Kostenwahrheit als Retter

Gesunder Klimaschutz ist erstaunlich einfach zu erreichen: Klimabelastende Aktivitäten sollen sich weniger lohnen, zugleich muss sich Arbeit wieder mehr lohnen. Dazu muss Arbeit steuerlich entlastet werden, und diese Entlastung soll über eine CO2-Abgabe finanziert werden, sodass die Nettobelastung für die Bürger gleich bleibt. Für die CO2-Abgabe müssen zukünftige Schäden wissenschaftlich geschätzt und den heutigen Verursachern in Rechnung gestellt werden. Es muss also Kostenwahrheit gelten. Kostenwahrheit setzt die richtigen Anreize, Emissionen zu mindern und klima­freundliche Technologien zu entwickeln. Da klimabelastende Aktivitäten bepreist werden, erübrigen sich die meisten bestehenden Regulierungen und Subventionen zum Klimaschutz. Sie können aufgehoben werden. 
Eine optimale CO2-Abgabe sollte international möglichst einheitlich sein, ausnahmslos alle Emissionen erfassen und heute rund 40 Euro pro Tonne CO2 betragen. Bis 2030 sollte sie auf 75 Euro steigen. Da eine derartige Abgabe effizienten Klimaschutz bringt, liegt sie tiefer als manche der heutigen Lenkungsabgaben, die oft viele Ausnahmen bieten und unrealistische Klimaziele in Branchen mit sehr hohen Vermeidungskosten erzwingen wollen.

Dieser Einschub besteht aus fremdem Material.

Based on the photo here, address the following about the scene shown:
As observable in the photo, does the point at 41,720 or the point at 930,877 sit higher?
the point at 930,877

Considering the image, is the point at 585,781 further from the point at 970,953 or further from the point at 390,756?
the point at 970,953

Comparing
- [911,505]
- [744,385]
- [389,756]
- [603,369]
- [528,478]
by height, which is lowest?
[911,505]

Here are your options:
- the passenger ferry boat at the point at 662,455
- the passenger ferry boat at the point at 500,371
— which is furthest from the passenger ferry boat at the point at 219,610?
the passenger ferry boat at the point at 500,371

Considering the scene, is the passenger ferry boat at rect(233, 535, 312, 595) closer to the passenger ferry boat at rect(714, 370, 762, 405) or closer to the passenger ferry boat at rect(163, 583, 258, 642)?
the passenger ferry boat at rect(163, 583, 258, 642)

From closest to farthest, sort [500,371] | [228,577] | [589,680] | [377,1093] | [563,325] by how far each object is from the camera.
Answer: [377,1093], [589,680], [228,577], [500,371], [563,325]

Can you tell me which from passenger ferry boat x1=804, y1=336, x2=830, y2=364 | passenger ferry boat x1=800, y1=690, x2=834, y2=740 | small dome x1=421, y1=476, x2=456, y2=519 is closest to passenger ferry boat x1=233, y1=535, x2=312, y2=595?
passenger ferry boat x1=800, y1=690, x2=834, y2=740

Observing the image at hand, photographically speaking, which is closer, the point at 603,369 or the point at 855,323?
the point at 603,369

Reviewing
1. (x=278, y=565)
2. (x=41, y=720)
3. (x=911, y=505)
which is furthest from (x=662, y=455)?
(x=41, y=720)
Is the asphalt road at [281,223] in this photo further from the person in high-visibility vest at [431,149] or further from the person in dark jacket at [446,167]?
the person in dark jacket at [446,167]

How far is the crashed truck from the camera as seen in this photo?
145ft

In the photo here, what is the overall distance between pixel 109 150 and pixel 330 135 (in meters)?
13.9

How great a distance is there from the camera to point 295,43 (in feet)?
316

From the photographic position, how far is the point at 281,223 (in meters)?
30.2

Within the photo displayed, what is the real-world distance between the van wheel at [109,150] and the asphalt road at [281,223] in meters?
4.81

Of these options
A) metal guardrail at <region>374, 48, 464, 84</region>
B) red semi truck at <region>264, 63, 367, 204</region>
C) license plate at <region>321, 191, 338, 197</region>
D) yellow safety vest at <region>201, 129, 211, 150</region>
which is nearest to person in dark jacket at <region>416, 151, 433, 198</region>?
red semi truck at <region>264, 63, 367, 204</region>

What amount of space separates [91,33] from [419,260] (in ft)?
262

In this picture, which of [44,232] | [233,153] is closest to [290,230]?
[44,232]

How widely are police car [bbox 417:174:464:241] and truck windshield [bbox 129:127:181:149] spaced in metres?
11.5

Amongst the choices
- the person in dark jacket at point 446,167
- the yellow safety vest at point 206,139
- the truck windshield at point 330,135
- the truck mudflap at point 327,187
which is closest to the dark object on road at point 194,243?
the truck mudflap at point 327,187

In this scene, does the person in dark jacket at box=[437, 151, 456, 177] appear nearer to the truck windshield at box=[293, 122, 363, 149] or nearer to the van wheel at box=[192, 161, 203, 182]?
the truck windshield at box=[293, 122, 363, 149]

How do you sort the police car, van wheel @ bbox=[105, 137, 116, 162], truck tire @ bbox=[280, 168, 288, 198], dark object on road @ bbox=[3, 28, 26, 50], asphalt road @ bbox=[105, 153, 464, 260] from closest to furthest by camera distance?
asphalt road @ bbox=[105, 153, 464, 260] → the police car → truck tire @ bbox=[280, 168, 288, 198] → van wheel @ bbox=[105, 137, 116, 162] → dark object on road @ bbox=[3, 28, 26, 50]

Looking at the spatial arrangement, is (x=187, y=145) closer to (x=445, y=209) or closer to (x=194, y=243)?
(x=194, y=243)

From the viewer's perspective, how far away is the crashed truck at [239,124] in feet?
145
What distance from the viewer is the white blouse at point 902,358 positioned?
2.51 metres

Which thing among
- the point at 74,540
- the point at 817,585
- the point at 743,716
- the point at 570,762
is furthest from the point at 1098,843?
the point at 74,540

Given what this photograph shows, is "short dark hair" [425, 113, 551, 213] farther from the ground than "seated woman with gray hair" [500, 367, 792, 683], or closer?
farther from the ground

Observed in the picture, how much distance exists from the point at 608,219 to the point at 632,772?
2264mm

Die Feinde der Kostenwahrheit

Die echte Schwierigkeit ist, Kostenwahrheit im Klimabereich umzusetzen. Manche Politiker reden vornehmlich über Kostenwahrheit. Im Regelfall sind sie aber auf der Jagd nach zusätzlichen Einnahmen und wollen das liebe, schöne Geld nicht direkt wieder an die Bevölkerung zurückgeben. Unternehmer-Lobbys kämpfen für Ausnahmeregelungen im CO2-Bereich und für Subventionen. Manche ideologischen Lobbys stellen das Klima über alles und lehnen Kostenwahrheit ab, weil es sich um eine marktwirtschaftlich orientierte Lösung handle. Die staatliche Verwaltung erhält ihre Macht durch das Regulieren, weshalb sie sich gegen eine Problemlösung durch Kostenwahrheit sträubt, da dadurch viele Vorschriften überflüssig würden. Diese Konstellation macht die Umsetzung gesunder Klimapolitik als Paket von CO2-Abgabe, Steuersenkung und Regulierungsreduktion in der repräsentativen Demokratie fast unmöglich.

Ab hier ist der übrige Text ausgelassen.